> _EXERCISE_
Can you reproduce, word for word, the part of the listing that opens with the line containing "Across all of" and runs through the end of the listing, including both of those ends?

> _RECORD EXCERPTS_
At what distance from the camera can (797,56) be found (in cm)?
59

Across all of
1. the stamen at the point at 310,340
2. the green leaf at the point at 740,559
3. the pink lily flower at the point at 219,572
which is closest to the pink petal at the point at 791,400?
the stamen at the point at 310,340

> _RESULT BELOW_
Across all of
1. the stamen at the point at 310,340
2. the green leaf at the point at 740,559
3. the pink lily flower at the point at 219,572
which is closest to the pink petal at the point at 791,400?
the stamen at the point at 310,340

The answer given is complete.